К такой самооценке и поведению стал склоняться трезвый Флоренский. Барин в своем имении, твердо знающий, кто лентяй и пьяница. Действительно продуктивный и работоспособный — и это еще нехотя, по-барски, а вот если рукава засучит, то достигнет вообще всего.

Самооценка Дмитрия Шагина стала такова, что и достигать ничего не надо. Митя непродуктивен, неработоспособен, да мог бы и не «понимать все лучше всех» — он и так лучший. Такова вторая из трех наиболее распространенных стратегий защиты:

Нарциссическая личность находится в своем идеальном образе и, видимо, восхищается им. <…> Эта не подвергаемая сомнению уверенность в своем величии и неповторимости — ключ к его пониманию. Его жизнерадостность истекает именно отсюда. Из этого же источника исходит и его завораживающее обаяние. <…> Он на самом деле бывает очарователен, особенно когда на его орбите возникает кто-то новый. Не имеет значения, насколько этот человек важен для него, он обязан произвести на него впечатление. <…> Он умеет быть довольно терпимым, не ждет от других совершенства; он даже выдерживает шутки на свой счет, до тех пор, пока они лишь ярче высвечивают его милые особенности, но он не позволит всерьез исследовать себя. <…> Его способность не видеть своих недостатков или обращать их в добродетели кажется неограниченной. Трезвый наблюдатель часто назовет его нечестным или, по меньшей мере, ненадежным. Он, кажется, и не беспокоится о нарушенных обещаниях, неверности, невыплаченных долгах, обманах. Однако это не обдуманная эксплуатация. Он, скорее, считает, будто его потребности и его задачи так важны, что ему полагаются всяческие привилегии. Он не сомневается в своих правах и ждет, что другие будут его «любить» и любить «без расчета», не важно, насколько он при этом реально нарушает их права. (К. Хорни)

Следует дополнить этот портрет Дмитрия Шагина важным уточнением Эриха Фромма:

Такие люди (тяготеющие к потребительской, эксплуататорской ориентации — В. Ш.) будут склонны не создавать идеи, а красть их. Это может проявляться прямо, в форме плагиата, или более скрыто, в форме парафраза идей, высказанных другими людьми, и настаивании, что эти идеи являются их собственными. <…> Они используют и эксплуатируют все и всякого, из чего или из кого они могут что-то выжать. Их девиз — «краденое всегда слаще». Поскольку они стремятся использовать людей, они «любят» только тех, кто прямо или косвенно может быть объектом эксплуатации, и им «наскучивают» те, из кого они выжали все.

Третья стратегия защиты невротической личности: оставьте меня в покое, не мучайте. «Уход в отставку», стратегия, с которой я неустанно борюсь в себе и которая полностью поглотила Васю Голубева, четвертого из митьков, бросивших пить.

Записанные данные
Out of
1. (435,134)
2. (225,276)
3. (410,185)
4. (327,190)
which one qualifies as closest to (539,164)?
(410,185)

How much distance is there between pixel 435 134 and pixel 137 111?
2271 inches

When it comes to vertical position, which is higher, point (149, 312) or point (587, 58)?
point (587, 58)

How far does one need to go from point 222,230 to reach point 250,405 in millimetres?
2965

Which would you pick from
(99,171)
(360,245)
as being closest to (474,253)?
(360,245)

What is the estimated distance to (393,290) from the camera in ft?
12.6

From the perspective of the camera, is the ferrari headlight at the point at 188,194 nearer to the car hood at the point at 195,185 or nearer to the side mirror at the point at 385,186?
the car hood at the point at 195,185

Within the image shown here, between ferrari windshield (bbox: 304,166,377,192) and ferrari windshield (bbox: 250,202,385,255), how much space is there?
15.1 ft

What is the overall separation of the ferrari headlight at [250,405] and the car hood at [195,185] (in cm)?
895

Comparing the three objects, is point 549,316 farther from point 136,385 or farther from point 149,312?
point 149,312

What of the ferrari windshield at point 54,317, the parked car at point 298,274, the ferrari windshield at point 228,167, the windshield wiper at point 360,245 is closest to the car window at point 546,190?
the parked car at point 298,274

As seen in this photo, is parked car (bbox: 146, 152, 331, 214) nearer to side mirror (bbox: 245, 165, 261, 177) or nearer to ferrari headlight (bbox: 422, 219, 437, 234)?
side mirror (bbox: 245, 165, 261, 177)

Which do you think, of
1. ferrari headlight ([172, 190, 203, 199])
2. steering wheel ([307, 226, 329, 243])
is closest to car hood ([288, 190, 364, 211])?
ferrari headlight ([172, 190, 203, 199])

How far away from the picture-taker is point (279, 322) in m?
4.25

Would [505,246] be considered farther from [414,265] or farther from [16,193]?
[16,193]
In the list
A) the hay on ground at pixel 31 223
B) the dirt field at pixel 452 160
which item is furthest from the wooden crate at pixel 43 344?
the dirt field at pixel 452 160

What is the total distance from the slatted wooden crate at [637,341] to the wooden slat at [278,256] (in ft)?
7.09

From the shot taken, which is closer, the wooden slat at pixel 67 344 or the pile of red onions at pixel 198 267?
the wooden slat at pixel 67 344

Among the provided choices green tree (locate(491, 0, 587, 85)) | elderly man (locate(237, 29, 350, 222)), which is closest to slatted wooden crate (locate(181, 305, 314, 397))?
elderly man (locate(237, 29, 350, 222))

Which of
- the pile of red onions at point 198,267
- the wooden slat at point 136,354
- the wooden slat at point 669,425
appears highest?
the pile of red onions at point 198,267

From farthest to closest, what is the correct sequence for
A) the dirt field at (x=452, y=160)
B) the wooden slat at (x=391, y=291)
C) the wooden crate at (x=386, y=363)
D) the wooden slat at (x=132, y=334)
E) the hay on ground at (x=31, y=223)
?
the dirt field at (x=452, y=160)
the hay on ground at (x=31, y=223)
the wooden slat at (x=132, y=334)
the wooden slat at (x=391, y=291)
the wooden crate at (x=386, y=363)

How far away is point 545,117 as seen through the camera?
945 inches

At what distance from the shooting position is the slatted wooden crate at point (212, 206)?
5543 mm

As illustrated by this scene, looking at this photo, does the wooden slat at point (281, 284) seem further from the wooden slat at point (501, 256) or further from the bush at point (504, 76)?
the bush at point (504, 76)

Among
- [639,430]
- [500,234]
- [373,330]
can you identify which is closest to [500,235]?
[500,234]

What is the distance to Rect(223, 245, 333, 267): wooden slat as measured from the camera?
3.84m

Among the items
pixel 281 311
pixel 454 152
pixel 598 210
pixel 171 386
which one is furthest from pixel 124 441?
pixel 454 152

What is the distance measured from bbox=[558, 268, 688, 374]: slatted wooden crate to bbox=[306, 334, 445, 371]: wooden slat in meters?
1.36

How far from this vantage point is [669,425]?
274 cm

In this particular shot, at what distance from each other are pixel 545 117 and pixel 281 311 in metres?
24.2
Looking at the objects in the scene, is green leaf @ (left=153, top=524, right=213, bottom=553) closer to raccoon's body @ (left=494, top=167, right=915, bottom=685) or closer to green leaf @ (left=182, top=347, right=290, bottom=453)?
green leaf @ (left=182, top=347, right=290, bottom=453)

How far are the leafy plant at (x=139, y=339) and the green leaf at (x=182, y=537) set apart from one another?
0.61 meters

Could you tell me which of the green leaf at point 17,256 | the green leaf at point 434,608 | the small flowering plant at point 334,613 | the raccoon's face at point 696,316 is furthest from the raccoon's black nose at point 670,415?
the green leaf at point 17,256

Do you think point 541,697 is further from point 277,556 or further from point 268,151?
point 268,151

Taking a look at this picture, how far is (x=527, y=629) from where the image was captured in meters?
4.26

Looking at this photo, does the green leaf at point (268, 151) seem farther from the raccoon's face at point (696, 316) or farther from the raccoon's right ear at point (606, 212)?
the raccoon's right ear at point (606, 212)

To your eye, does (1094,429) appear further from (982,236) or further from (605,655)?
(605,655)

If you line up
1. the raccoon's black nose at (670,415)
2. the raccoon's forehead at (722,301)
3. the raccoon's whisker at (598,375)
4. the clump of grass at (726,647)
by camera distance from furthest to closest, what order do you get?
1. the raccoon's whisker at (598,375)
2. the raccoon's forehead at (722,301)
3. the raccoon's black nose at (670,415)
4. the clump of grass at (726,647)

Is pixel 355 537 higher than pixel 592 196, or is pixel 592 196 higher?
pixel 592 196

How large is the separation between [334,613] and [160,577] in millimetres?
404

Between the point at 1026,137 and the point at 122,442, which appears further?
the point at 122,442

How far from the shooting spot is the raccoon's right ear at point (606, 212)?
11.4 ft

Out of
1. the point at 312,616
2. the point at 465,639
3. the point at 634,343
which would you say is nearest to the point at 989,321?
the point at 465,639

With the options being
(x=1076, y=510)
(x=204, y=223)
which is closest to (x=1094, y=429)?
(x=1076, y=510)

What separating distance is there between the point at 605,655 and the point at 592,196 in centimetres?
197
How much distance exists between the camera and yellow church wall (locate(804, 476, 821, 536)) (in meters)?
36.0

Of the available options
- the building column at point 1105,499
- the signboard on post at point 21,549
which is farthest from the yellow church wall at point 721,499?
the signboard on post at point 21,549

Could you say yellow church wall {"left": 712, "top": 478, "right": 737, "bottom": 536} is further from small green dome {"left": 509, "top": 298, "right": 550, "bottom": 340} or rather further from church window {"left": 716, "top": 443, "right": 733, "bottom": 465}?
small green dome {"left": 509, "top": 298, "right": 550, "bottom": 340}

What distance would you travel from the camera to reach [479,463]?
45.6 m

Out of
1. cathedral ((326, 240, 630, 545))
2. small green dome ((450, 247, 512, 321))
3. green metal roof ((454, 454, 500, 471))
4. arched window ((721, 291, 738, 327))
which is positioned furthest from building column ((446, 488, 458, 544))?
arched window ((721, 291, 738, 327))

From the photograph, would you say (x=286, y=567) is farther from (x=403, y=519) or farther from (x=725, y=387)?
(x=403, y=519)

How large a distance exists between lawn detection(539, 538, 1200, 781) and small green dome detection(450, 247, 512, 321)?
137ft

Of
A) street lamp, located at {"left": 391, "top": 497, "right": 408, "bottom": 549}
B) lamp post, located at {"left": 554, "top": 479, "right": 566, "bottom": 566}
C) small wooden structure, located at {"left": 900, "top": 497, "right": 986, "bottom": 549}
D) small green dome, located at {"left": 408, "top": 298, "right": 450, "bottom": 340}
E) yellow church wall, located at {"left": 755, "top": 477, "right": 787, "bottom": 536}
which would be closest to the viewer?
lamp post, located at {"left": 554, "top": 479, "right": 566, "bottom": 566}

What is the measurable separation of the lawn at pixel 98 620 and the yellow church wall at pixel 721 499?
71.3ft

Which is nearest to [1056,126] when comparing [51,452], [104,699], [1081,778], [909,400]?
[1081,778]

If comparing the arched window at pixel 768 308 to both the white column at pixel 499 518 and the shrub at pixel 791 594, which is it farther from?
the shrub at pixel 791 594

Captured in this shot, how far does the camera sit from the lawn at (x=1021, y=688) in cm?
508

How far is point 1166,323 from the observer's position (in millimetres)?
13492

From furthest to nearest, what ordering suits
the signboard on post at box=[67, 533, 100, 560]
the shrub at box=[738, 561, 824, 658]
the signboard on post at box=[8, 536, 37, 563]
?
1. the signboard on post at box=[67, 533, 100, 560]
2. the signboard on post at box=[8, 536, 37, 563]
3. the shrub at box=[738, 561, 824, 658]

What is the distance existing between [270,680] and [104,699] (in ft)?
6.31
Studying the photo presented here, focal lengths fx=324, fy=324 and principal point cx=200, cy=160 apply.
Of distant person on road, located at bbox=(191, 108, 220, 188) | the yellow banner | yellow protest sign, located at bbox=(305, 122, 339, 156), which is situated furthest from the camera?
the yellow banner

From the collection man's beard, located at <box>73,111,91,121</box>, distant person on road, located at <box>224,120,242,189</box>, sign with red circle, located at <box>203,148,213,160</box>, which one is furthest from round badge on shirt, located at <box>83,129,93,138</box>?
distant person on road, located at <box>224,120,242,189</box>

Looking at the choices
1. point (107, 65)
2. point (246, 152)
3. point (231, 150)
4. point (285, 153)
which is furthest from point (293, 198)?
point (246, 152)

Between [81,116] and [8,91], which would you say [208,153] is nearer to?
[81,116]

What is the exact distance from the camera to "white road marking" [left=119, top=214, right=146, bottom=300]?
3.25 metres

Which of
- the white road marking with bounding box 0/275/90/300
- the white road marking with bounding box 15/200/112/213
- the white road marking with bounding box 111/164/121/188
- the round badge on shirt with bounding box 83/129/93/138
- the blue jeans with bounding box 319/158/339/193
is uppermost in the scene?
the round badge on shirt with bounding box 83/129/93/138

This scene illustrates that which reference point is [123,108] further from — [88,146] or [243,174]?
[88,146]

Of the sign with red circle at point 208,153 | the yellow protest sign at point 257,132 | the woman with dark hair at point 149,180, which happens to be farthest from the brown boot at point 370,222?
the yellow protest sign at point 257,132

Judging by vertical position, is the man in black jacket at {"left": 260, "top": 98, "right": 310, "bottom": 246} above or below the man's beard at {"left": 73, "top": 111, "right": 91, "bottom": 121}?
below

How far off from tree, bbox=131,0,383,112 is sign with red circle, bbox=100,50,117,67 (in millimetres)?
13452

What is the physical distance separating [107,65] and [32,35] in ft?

Поставленная задача
Перепечатайте из фрагмента о стратегиях защиты всё от слов «Такие люди (тяготеющие» и ниже, до слов «из митьков, бросивших пить.» включительно.

Итоговый результат
Такие люди (тяготеющие к потребительской, эксплуататорской ориентации — В. Ш.) будут склонны не создавать идеи, а красть их. Это может проявляться прямо, в форме плагиата, или более скрыто, в форме парафраза идей, высказанных другими людьми, и настаивании, что эти идеи являются их собственными. <…> Они используют и эксплуатируют все и всякого, из чего или из кого они могут что-то выжать. Их девиз — «краденое всегда слаще». Поскольку они стремятся использовать людей, они «любят» только тех, кто прямо или косвенно может быть объектом эксплуатации, и им «наскучивают» те, из кого они выжали все.

Третья стратегия защиты невротической личности: оставьте меня в покое, не мучайте. «Уход в отставку», стратегия, с которой я неустанно борюсь в себе и которая полностью поглотила Васю Голубева, четвертого из митьков, бросивших пить.